Blueprint for a Safer Economy
With the Regional Stay at Home Order rescinded statewide as of Jan. 25, all counties are now under the rules and framework of the Blueprint for a Safer Economy and color-coded tiers that indicate which activities and businesses are open based on local case rates and test positivity.
Blueprint Summary as of Feb. 16:
► 52 counties in the Purple (widespread) Tier
► 3 counties in the Red (substantial) Tier – Del Norte, Mariposa, and Plumas
► 3 counties in Orange (moderate) Tier – Alpine, Sierra, and Trinity
Blueprint tiers are updated weekly on Tuesdays.
CDPH has issued an updated travel advisory. Postponing travel and staying home is the best way to protect yourself and others from COVID-19. Non-essential travelers from other states or countries are strongly discouraged from entering California and should adhere to the state’s self-quarantine procedures for 10 days.
Your actions save lives
Protect yourself, family, friends and your community by following these prevention measures:
► If you are experiencing symptoms of COVID-19 (fever, cough, shortness of breath, fatigue, muscle or body aches), call your health care provider.
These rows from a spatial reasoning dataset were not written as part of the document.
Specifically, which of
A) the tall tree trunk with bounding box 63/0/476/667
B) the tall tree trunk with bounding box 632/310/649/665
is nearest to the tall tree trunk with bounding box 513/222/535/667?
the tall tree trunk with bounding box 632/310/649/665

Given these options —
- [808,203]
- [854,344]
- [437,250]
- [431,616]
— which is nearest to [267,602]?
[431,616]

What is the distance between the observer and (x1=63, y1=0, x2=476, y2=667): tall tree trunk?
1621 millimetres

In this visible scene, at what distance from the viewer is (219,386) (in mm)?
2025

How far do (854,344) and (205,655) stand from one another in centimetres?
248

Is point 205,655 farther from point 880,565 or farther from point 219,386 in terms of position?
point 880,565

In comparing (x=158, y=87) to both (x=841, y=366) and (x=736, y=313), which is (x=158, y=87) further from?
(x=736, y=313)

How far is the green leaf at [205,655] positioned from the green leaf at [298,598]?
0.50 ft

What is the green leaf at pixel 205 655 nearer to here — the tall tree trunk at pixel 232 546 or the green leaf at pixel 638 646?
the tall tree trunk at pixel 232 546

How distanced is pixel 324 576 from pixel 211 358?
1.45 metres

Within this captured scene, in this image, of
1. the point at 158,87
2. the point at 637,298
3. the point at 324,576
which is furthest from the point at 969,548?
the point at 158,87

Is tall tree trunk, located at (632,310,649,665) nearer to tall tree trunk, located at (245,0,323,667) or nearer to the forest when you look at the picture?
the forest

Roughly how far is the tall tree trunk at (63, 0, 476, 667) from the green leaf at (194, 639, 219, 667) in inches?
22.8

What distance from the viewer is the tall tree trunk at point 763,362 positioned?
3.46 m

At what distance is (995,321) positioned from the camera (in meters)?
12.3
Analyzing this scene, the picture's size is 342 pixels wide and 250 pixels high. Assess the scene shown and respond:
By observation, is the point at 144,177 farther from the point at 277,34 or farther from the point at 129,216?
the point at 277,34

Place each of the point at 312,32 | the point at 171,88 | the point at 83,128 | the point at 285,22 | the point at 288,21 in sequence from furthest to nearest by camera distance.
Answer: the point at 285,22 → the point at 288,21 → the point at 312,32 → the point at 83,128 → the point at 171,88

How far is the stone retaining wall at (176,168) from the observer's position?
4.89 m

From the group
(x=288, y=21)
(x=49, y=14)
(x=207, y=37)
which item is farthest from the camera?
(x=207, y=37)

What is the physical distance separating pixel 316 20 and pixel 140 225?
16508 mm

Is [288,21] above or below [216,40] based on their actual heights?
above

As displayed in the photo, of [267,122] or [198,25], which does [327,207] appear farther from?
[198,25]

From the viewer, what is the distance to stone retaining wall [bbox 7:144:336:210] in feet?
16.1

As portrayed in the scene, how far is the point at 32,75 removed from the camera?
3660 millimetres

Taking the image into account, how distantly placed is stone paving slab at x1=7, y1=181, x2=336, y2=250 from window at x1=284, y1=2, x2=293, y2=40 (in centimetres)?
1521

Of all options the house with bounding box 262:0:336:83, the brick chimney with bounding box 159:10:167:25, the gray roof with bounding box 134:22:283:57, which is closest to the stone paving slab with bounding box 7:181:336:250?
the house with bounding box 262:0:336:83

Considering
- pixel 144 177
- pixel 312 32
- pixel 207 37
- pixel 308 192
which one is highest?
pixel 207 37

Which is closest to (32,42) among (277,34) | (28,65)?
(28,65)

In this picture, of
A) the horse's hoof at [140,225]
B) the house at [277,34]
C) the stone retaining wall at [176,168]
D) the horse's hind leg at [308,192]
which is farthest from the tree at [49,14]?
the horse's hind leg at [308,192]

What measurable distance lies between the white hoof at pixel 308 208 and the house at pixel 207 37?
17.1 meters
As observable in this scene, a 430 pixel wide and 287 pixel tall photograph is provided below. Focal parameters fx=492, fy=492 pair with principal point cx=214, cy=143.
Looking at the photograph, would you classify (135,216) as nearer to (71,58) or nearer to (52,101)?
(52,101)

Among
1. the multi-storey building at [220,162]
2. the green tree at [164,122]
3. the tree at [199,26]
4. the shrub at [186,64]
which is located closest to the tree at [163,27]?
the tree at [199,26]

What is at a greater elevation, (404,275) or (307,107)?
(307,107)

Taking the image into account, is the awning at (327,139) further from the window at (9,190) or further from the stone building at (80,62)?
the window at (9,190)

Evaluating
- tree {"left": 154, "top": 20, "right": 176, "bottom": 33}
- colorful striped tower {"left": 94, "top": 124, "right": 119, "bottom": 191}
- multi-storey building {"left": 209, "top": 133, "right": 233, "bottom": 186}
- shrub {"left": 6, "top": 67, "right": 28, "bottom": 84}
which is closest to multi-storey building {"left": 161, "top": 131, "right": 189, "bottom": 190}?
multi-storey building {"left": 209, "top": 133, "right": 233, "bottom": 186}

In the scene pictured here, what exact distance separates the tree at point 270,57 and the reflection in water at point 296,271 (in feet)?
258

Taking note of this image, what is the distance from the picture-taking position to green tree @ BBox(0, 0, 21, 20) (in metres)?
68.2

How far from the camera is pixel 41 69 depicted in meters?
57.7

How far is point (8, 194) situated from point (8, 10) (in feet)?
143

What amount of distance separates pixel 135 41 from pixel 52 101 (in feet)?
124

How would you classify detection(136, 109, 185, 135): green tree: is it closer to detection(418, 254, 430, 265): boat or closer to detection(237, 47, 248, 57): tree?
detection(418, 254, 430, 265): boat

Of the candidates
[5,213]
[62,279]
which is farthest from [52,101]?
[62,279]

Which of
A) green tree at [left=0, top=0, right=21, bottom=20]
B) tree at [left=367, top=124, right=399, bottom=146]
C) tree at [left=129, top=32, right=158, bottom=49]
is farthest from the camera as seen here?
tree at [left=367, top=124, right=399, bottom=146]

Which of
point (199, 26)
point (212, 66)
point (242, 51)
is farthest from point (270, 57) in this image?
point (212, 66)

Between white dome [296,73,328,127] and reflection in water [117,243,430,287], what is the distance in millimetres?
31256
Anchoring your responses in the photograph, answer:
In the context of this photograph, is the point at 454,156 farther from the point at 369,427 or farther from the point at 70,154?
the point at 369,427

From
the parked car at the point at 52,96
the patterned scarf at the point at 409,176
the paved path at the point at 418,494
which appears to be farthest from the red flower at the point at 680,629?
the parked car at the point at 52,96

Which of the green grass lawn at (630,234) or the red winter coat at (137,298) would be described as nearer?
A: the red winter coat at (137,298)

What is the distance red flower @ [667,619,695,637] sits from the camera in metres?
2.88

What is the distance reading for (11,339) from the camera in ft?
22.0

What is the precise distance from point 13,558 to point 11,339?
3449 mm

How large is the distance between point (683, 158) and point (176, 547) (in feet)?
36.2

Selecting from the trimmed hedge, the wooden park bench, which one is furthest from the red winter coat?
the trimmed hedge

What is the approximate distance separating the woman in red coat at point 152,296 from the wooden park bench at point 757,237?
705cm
► If you believe you have been exposed, get tested. Free, confidential testing is available statewide.
► Get vaccinated when it’s your turn.
► Stay home except for essential activities, keep interactions to people who live in your household, and follow state and local public health guidance.
► Wear a cloth face mask when out in public.
► Avoid non-essential travel and stay close to home; self-quarantine for 10 days after arrival if you leave the state.
► Wash hands with soap and water for at least 20 seconds.
► Avoid close contact with people who are sick and stay home from work, school and other people if you feel ill.
► Add your phone to the fight by signing up for COVID-19 exposure notifications from CA Notify.
► Answer the call or text if a contact tracer from the CA COVID Team or your local health department tries to connect you.